----- Data extract -----

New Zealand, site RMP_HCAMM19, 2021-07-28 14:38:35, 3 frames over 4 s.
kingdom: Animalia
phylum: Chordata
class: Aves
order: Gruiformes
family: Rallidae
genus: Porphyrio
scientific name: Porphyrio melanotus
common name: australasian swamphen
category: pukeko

-----

What is required: Restate the entries above. Match them exactly.

Written response:
New Zealand, site RMP_HCAMM19, 2021-07-28 14:38:35, 3 frames over 4 s.
kingdom: Animalia
phylum: Chordata
class: Aves
order: Gruiformes
family: Rallidae
genus: Porphyrio
scientific name: Porphyrio melanotus
common name: australasian swamphen
category: pukeko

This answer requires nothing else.